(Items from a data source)

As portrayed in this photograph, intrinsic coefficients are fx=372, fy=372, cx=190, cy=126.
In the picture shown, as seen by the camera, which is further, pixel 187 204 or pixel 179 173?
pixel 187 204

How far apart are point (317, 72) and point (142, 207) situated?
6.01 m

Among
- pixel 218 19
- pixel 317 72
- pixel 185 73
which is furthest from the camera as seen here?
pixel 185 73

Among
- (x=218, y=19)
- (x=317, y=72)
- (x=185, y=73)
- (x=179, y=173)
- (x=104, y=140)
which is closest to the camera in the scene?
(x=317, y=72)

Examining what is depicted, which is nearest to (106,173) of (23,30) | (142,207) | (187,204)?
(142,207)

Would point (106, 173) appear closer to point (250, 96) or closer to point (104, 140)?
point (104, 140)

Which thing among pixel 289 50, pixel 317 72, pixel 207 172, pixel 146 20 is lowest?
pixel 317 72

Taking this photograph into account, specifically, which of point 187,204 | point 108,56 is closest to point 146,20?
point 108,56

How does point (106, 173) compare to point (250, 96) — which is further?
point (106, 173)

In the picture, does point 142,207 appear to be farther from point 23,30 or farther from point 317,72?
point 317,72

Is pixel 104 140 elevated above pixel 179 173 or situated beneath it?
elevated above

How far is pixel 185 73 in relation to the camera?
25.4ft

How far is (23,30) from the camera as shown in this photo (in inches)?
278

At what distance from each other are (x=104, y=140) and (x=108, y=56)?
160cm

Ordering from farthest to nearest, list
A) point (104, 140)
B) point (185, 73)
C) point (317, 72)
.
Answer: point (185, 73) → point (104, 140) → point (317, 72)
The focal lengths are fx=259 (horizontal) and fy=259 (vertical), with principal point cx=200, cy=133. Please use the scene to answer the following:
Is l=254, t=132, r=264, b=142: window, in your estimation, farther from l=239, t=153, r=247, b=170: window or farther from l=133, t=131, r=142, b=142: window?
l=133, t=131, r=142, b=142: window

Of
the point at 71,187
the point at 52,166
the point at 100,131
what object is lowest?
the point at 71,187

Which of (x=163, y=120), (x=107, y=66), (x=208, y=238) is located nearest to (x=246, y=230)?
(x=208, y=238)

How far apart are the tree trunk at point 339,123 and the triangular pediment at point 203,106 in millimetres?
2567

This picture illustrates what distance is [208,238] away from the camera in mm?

- **Task to complete**:
Present every line of the listing above as a numbered list, leaving out the blank lines.

- **Expected answer**:
1. As portrayed in this photograph, intrinsic coefficients are fx=372, fy=372, cx=190, cy=126.
2. In the picture shown, as seen by the camera, which is further, pixel 187 204 or pixel 179 173?
3. pixel 187 204
4. How far apart are point (317, 72) and point (142, 207) situated?
5. 6.01 m
6. Among
7. - pixel 218 19
8. - pixel 317 72
9. - pixel 185 73
10. which is furthest from the camera as seen here?
11. pixel 185 73
12. Among
13. - (x=218, y=19)
14. - (x=317, y=72)
15. - (x=185, y=73)
16. - (x=179, y=173)
17. - (x=104, y=140)
18. which is closest to the camera in the scene?
19. (x=317, y=72)
20. Examining what is depicted, which is nearest to (106,173) of (23,30) | (142,207) | (187,204)?
21. (142,207)
22. Would point (106, 173) appear closer to point (250, 96) or closer to point (104, 140)?
23. point (104, 140)
24. Which thing among pixel 289 50, pixel 317 72, pixel 207 172, pixel 146 20 is lowest?
25. pixel 317 72
26. Taking this photograph into account, specifically, which of point 187,204 | point 108,56 is closest to point 146,20?
27. point 108,56
28. How does point (106, 173) compare to point (250, 96) — which is further?
29. point (106, 173)
30. In the picture, does point 142,207 appear to be farther from point 23,30 or farther from point 317,72?
31. point 317,72
32. Is pixel 104 140 elevated above pixel 179 173 or situated beneath it?
33. elevated above
34. How far is pixel 185 73 in relation to the camera?
35. 25.4ft
36. How far is (23,30) from the camera as shown in this photo (in inches)?
37. 278
38. At what distance from each other are (x=104, y=140) and (x=108, y=56)?
39. 160cm
40. Ordering from farthest to nearest, list
41. A) point (104, 140)
42. B) point (185, 73)
43. C) point (317, 72)
44. .
45. Answer: point (185, 73) → point (104, 140) → point (317, 72)
46. The focal lengths are fx=259 (horizontal) and fy=259 (vertical), with principal point cx=200, cy=133. Please use the scene to answer the following:
47. Is l=254, t=132, r=264, b=142: window, in your estimation, farther from l=239, t=153, r=247, b=170: window or farther from l=133, t=131, r=142, b=142: window?
48. l=133, t=131, r=142, b=142: window
49. Of
50. the point at 71,187
51. the point at 52,166
52. the point at 100,131
53. what object is lowest?
54. the point at 71,187
55. Which of (x=163, y=120), (x=107, y=66), (x=208, y=238) is located nearest to (x=246, y=230)?
56. (x=208, y=238)
57. How far apart are the tree trunk at point 339,123 and the triangular pediment at point 203,106 in millimetres?
58. 2567
59. This picture illustrates what distance is [208,238] away from the camera in mm?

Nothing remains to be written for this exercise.